Problem to solve
Write out each line of the items below as one string in a JSON list, leaving out blank lines.

# START OF Material provided

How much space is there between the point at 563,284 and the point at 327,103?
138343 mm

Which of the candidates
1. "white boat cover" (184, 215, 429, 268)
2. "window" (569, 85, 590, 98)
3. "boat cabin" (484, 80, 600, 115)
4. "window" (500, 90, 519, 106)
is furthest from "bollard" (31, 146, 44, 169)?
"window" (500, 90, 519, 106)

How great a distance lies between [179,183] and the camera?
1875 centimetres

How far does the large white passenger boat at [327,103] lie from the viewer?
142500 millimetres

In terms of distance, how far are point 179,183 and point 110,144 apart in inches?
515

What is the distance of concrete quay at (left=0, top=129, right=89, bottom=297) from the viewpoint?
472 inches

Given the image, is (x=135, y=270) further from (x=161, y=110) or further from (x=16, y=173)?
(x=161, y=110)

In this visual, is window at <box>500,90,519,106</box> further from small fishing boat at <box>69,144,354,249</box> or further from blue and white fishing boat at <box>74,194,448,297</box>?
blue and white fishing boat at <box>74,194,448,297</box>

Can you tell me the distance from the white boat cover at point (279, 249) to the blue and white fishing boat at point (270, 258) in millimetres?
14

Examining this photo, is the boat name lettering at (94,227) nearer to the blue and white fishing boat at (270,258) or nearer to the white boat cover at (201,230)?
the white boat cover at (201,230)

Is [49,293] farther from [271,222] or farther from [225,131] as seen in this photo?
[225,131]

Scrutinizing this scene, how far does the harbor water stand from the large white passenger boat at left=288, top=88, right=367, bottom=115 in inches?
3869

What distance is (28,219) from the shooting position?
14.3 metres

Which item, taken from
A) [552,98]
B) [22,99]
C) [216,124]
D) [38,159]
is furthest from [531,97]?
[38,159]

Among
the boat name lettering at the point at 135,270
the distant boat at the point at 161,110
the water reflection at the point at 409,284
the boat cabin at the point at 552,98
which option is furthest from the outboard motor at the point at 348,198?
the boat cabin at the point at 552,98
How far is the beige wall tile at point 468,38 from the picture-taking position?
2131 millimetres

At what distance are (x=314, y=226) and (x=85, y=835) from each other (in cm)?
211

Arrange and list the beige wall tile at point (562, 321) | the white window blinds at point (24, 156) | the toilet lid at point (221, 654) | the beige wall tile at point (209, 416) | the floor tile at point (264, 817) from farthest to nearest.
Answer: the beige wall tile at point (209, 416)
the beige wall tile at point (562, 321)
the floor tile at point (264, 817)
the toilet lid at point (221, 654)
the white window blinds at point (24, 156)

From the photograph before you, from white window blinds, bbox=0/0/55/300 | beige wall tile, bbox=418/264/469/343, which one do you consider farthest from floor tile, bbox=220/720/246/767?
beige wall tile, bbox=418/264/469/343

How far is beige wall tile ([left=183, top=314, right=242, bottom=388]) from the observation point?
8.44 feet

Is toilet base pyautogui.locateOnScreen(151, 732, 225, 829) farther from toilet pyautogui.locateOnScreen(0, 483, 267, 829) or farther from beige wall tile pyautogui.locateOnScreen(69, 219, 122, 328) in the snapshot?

# END OF Material provided

Solution to the exercise
[
  "How much space is there between the point at 563,284 and the point at 327,103?",
  "138343 mm",
  "Which of the candidates",
  "1. \"white boat cover\" (184, 215, 429, 268)",
  "2. \"window\" (569, 85, 590, 98)",
  "3. \"boat cabin\" (484, 80, 600, 115)",
  "4. \"window\" (500, 90, 519, 106)",
  "is furthest from \"bollard\" (31, 146, 44, 169)?",
  "\"window\" (500, 90, 519, 106)",
  "How great a distance lies between [179,183] and the camera?",
  "1875 centimetres",
  "How far does the large white passenger boat at [327,103] lie from the viewer?",
  "142500 millimetres",
  "In terms of distance, how far are point 179,183 and point 110,144 apart in inches?",
  "515",
  "What is the distance of concrete quay at (left=0, top=129, right=89, bottom=297) from the viewpoint?",
  "472 inches",
  "Given the image, is (x=135, y=270) further from (x=161, y=110) or further from (x=16, y=173)?",
  "(x=161, y=110)",
  "In this visual, is window at <box>500,90,519,106</box> further from small fishing boat at <box>69,144,354,249</box> or further from blue and white fishing boat at <box>74,194,448,297</box>?",
  "blue and white fishing boat at <box>74,194,448,297</box>",
  "Can you tell me the distance from the white boat cover at point (279, 249) to the blue and white fishing boat at point (270, 258) in millimetres?",
  "14",
  "Examining this photo, is the boat name lettering at (94,227) nearer to the blue and white fishing boat at (270,258) or nearer to the white boat cover at (201,230)?",
  "the white boat cover at (201,230)",
  "Is [49,293] farther from [271,222] or farther from [225,131] as seen in this photo?",
  "[225,131]",
  "Scrutinizing this scene, how far does the harbor water stand from the large white passenger boat at left=288, top=88, right=367, bottom=115 in inches?",
  "3869",
  "What distance is (28,219) from the shooting position?",
  "14.3 metres",
  "Which item, taken from",
  "A) [552,98]",
  "B) [22,99]",
  "C) [216,124]",
  "D) [38,159]",
  "is furthest from [531,97]?",
  "[38,159]",
  "Among",
  "the boat name lettering at the point at 135,270",
  "the distant boat at the point at 161,110",
  "the water reflection at the point at 409,284",
  "the boat cabin at the point at 552,98",
  "which option is furthest from the outboard motor at the point at 348,198?",
  "the boat cabin at the point at 552,98",
  "How far is the beige wall tile at point 468,38 from the picture-taking position?",
  "2131 millimetres",
  "At what distance are (x=314, y=226) and (x=85, y=835) from each other (in cm)?",
  "211",
  "Arrange and list the beige wall tile at point (562, 321) | the white window blinds at point (24, 156) | the toilet lid at point (221, 654) | the beige wall tile at point (209, 416) | the floor tile at point (264, 817) from farthest to nearest.",
  "Answer: the beige wall tile at point (209, 416)",
  "the beige wall tile at point (562, 321)",
  "the floor tile at point (264, 817)",
  "the toilet lid at point (221, 654)",
  "the white window blinds at point (24, 156)",
  "From the photograph before you, from white window blinds, bbox=0/0/55/300 | beige wall tile, bbox=418/264/469/343, which one do you consider farthest from floor tile, bbox=220/720/246/767?",
  "beige wall tile, bbox=418/264/469/343",
  "How far is beige wall tile ([left=183, top=314, right=242, bottom=388]) from the observation point?",
  "8.44 feet",
  "Is toilet base pyautogui.locateOnScreen(151, 732, 225, 829) farther from toilet pyautogui.locateOnScreen(0, 483, 267, 829) or farther from beige wall tile pyautogui.locateOnScreen(69, 219, 122, 328) in the snapshot?"
]